Es betrifft zwei Lenze 8200er FU´s. Oder könnte ich einem FU das Sollwertsignal geben und über BUS oder ähnliches den anderen das gleiche Signal übertragen?

Folgenden Aufbau habe ich:

2 Kabelaufwickler,

jeder bekommt einen 8200er Lenze FU und wird folgendermaßen gesteuert:

Liniengeschwindigkeit als Sollwertsignal
Laserabstandssensor = Tänzerausregelung

Beide Signale müßten jeweils auf beide Umrichter über AIN1 u. AIN2


----------



## plc_typ (14 Juli 2011)

Das sollte kein Problem sein, wenn du ein Spannungssignal hast (0...10V)
gehst du Parallel auf die Umrichter, bei einem Strom Signal (0...20mA/ 4...20mA) 
in Reihe. Die Frage ist, welches Signal gibt der Sensor und können die Umrichter 
dieses Signal verwenden.


Gruß Florian


----------



## thomass5 (14 Juli 2011)

plc_typ schrieb:


> Das sollte kein Problem sein, wenn du ein Spannungssignal hast (0...10V)
> gehst du Parallel auf die Umrichter, bei einem Strom Signal (0...20mA/ 4...20mA)
> in Reihe. Die Frage ist, welches Signal gibt der Sensor und können die Umrichter
> dieses Signal verwenden.
> ...





			
				Xplosion 	 schrieb:
			
		

> Analogsollwert von einem Sensor auf 2 Umrichter gleichzeitig möglich?
> Hallo,
> 
> kann ich mit einem Laserabstandsmesser, der mir ein 0-10V Signal ausgibt, auf zwei Frequenzumrichter gleichzeitig oder muß ich eine Trennung vornehmen?
> ...



Also Parallel sollte bei einem Spannungssignal funktionieren. Ich würde aber die Lösung mit der LOGO bevorzugen, da sind dann gegenseitige Beeinflussungen im Fehlerfall unwarscheinlicher und wenn es nötig wird, kannst du das analoge Signal noch einzeln vorverarbeiten.

Thomas


----------



## Xplosion (14 Juli 2011)

Ich war mir etwas unsicher und hab deshalb folgendes gemacht:

Analogeingang vom 1. Umrichter intern auf Analogausgang verschaltet und über den Analogausgang des ersten Umrichters bin ich auf den Analogeingang des zweiten Umrichters.

Aber jetzt weiß ich, dass ich es auch jederzeit umklemmen könnte.


----------



## mazoellner (14 Juli 2011)

Bei der Verschaltung über einen Umrichter wäre ich Vorsichtig.

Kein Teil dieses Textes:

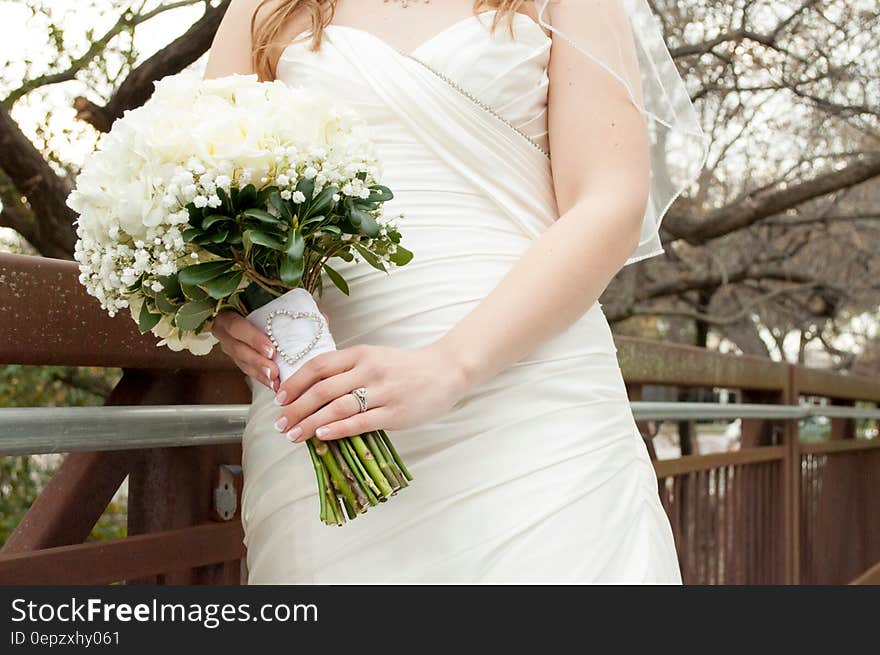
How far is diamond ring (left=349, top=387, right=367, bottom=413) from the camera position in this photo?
1.32 metres

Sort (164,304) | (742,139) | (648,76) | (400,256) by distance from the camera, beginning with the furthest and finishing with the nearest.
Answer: (742,139) → (648,76) → (400,256) → (164,304)

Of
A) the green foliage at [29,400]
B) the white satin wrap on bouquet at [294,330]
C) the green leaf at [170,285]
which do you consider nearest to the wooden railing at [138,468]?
the green leaf at [170,285]

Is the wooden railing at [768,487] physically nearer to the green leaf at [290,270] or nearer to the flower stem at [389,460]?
the flower stem at [389,460]

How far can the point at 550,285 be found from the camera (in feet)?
5.00

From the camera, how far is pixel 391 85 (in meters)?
1.68

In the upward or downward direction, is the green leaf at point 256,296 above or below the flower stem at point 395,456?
above

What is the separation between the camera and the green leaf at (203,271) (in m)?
1.28

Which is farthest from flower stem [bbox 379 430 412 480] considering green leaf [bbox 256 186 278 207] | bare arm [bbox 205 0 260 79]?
bare arm [bbox 205 0 260 79]

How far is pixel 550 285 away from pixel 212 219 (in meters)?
0.53

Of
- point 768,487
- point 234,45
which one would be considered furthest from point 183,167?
point 768,487

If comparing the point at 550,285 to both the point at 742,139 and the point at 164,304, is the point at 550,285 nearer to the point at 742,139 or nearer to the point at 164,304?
the point at 164,304

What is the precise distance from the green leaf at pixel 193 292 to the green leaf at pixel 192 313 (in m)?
0.01

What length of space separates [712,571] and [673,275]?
7.11 meters

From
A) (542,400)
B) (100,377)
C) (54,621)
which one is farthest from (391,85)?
(100,377)
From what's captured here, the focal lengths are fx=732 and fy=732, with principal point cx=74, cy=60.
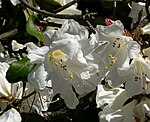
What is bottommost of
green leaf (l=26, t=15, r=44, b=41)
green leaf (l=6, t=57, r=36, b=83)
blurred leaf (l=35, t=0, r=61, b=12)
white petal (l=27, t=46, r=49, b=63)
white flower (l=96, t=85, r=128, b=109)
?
white flower (l=96, t=85, r=128, b=109)

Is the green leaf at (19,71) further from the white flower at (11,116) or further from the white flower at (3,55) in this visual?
the white flower at (3,55)

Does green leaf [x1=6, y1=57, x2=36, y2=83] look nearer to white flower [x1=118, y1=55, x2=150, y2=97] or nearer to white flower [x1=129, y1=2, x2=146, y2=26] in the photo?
white flower [x1=118, y1=55, x2=150, y2=97]

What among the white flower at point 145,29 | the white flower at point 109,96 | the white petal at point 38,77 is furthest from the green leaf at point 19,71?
the white flower at point 145,29

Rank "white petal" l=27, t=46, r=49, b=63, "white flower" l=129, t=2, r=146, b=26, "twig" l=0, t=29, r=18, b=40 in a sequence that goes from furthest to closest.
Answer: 1. "white flower" l=129, t=2, r=146, b=26
2. "twig" l=0, t=29, r=18, b=40
3. "white petal" l=27, t=46, r=49, b=63

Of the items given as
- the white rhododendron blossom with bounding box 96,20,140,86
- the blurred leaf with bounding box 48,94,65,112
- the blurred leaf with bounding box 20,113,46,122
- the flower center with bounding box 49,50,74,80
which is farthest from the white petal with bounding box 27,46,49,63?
the blurred leaf with bounding box 48,94,65,112

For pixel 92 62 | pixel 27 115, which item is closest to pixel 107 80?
pixel 92 62

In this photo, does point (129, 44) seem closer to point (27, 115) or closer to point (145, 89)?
point (145, 89)

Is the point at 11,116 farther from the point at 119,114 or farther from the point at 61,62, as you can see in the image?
the point at 119,114
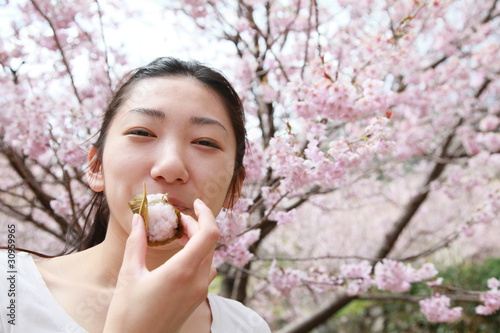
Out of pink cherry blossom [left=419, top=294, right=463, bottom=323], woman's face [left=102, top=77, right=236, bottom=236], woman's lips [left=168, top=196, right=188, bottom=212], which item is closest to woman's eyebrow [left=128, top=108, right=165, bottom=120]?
woman's face [left=102, top=77, right=236, bottom=236]

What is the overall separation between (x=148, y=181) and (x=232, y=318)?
622 mm

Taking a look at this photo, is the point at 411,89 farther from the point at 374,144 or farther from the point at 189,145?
the point at 189,145

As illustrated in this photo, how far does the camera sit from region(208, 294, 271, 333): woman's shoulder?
1.25m

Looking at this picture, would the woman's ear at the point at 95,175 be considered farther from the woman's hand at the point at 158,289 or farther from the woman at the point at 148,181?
the woman's hand at the point at 158,289

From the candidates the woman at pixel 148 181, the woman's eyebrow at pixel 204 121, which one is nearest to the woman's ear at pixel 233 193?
the woman at pixel 148 181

Ich denke, das das Signal Intern Digitalisiert wird und dann wieder ein Analogsignal für den Ausgang generiert wird.
Bedeutet das man eine Verzögerung hat, bis das Signal am zweiten FU ankommt und einen Genauigkeitsverlust hat man natürlich auch noch.

Gruß


----------



## Mr.Spok (15 Juli 2011)

Es gibt auch Trennverstärker die das Ausgangssignal 2-fach und potentialgetrennt zur Verfügung stellen. z.B. der *VariTrans A 20300* von *Knick*.

mfG Jan


----------